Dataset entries
————————

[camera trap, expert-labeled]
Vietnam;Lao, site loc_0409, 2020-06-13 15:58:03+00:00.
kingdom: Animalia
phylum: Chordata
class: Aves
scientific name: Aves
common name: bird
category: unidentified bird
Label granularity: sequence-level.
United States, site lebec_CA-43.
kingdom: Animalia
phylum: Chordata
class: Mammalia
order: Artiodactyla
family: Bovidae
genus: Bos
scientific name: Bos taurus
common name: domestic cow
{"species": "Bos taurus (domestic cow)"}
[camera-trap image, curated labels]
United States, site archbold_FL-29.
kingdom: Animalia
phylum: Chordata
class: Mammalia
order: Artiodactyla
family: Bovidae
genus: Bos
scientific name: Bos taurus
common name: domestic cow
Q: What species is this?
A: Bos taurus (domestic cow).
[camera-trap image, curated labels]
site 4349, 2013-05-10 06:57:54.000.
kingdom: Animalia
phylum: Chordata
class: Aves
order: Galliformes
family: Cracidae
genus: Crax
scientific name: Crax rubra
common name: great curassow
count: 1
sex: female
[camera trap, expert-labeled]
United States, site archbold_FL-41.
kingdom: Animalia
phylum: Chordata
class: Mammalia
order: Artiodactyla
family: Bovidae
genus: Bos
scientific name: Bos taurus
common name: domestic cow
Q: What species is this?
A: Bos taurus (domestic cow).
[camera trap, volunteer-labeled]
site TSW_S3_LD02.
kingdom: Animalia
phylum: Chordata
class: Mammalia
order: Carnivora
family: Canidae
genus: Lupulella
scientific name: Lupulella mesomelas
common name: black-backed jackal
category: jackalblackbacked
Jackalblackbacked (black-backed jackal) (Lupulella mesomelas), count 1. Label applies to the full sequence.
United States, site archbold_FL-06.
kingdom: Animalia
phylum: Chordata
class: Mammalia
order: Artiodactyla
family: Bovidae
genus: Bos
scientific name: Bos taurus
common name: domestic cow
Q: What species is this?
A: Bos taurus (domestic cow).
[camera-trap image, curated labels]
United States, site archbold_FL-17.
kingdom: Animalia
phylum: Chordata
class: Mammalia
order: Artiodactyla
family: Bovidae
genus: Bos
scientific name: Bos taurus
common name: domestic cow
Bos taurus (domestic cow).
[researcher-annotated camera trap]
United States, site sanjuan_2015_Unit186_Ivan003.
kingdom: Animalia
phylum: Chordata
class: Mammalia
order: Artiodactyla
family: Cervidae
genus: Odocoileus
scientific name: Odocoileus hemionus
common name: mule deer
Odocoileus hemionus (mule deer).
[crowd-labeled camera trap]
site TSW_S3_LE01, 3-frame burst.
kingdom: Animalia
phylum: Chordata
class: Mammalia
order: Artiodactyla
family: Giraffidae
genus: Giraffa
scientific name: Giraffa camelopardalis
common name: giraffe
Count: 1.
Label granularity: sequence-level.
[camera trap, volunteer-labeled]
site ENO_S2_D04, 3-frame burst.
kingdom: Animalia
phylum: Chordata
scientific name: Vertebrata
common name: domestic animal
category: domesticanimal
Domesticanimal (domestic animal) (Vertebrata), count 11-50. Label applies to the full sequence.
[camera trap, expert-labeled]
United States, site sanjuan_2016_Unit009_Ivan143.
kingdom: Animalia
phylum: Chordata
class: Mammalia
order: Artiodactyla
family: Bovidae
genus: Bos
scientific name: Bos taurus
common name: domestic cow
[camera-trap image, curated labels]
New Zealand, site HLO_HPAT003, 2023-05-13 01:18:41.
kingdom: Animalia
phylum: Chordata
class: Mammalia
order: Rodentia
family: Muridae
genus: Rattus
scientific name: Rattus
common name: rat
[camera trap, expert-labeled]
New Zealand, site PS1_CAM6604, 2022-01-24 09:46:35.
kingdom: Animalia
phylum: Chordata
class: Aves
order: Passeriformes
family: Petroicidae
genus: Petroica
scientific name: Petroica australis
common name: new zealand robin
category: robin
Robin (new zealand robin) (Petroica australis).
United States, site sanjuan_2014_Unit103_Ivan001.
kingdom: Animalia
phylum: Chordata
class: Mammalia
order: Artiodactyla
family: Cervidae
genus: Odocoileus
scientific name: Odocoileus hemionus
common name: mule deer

————————

> [Work instruction]
Could you retype every record above exactly as written?

> [Answer for this exercise]
[camera trap, expert-labeled]
Vietnam;Lao, site loc_0409, 2020-06-13 15:58:03+00:00.
kingdom: Animalia
phylum: Chordata
class: Aves
scientific name: Aves
common name: bird
category: unidentified bird
Label granularity: sequence-level.
United States, site lebec_CA-43.
kingdom: Animalia
phylum: Chordata
class: Mammalia
order: Artiodactyla
family: Bovidae
genus: Bos
scientific name: Bos taurus
common name: domestic cow
{"species": "Bos taurus (domestic cow)"}
[camera-trap image, curated labels]
United States, site archbold_FL-29.
kingdom: Animalia
phylum: Chordata
class: Mammalia
order: Artiodactyla
family: Bovidae
genus: Bos
scientific name: Bos taurus
common name: domestic cow
Q: What species is this?
A: Bos taurus (domestic cow).
[camera-trap image, curated labels]
site 4349, 2013-05-10 06:57:54.000.
kingdom: Animalia
phylum: Chordata
class: Aves
order: Galliformes
family: Cracidae
genus: Crax
scientific name: Crax rubra
common name: great curassow
count: 1
sex: female
[camera trap, expert-labeled]
United States, site archbold_FL-41.
kingdom: Animalia
phylum: Chordata
class: Mammalia
order: Artiodactyla
family: Bovidae
genus: Bos
scientific name: Bos taurus
common name: domestic cow
Q: What species is this?
A: Bos taurus (domestic cow).
[camera trap, volunteer-labeled]
site TSW_S3_LD02.
kingdom: Animalia
phylum: Chordata
class: Mammalia
order: Carnivora
family: Canidae
genus: Lupulella
scientific name: Lupulella mesomelas
common name: black-backed jackal
category: jackalblackbacked
Jackalblackbacked (black-backed jackal) (Lupulella mesomelas), count 1. Label applies to the full sequence.
United States, site archbold_FL-06.
kingdom: Animalia
phylum: Chordata
class: Mammalia
order: Artiodactyla
family: Bovidae
genus: Bos
scientific name: Bos taurus
common name: domestic cow
Q: What species is this?
A: Bos taurus (domestic cow).
[camera-trap image, curated labels]
United States, site archbold_FL-17.
kingdom: Animalia
phylum: Chordata
class: Mammalia
order: Artiodactyla
family: Bovidae
genus: Bos
scientific name: Bos taurus
common name: domestic cow
Bos taurus (domestic cow).
[researcher-annotated camera trap]
United States, site sanjuan_2015_Unit186_Ivan003.
kingdom: Animalia
phylum: Chordata
class: Mammalia
order: Artiodactyla
family: Cervidae
genus: Odocoileus
scientific name: Odocoileus hemionus
common name: mule deer
Odocoileus hemionus (mule deer).
[crowd-labeled camera trap]
site TSW_S3_LE01, 3-frame burst.
kingdom: Animalia
phylum: Chordata
class: Mammalia
order: Artiodactyla
family: Giraffidae
genus: Giraffa
scientific name: Giraffa camelopardalis
common name: giraffe
Count: 1.
Label granularity: sequence-level.
[camera trap, volunteer-labeled]
site ENO_S2_D04, 3-frame burst.
kingdom: Animalia
phylum: Chordata
scientific name: Vertebrata
common name: domestic animal
category: domesticanimal
Domesticanimal (domestic animal) (Vertebrata), count 11-50. Label applies to the full sequence.
[camera trap, expert-labeled]
United States, site sanjuan_2016_Unit009_Ivan143.
kingdom: Animalia
phylum: Chordata
class: Mammalia
order: Artiodactyla
family: Bovidae
genus: Bos
scientific name: Bos taurus
common name: domestic cow
[camera-trap image, curated labels]
New Zealand, site HLO_HPAT003, 2023-05-13 01:18:41.
kingdom: Animalia
phylum: Chordata
class: Mammalia
order: Rodentia
family: Muridae
genus: Rattus
scientific name: Rattus
common name: rat
[camera trap, expert-labeled]
New Zealand, site PS1_CAM6604, 2022-01-24 09:46:35.
kingdom: Animalia
phylum: Chordata
class: Aves
order: Passeriformes
family: Petroicidae
genus: Petroica
scientific name: Petroica australis
common name: new zealand robin
category: robin
Robin (new zealand robin) (Petroica australis).
United States, site sanjuan_2014_Unit103_Ivan001.
kingdom: Animalia
phylum: Chordata
class: Mammalia
order: Artiodactyla
family: Cervidae
genus: Odocoileus
scientific name: Odocoileus hemionus
common name: mule deer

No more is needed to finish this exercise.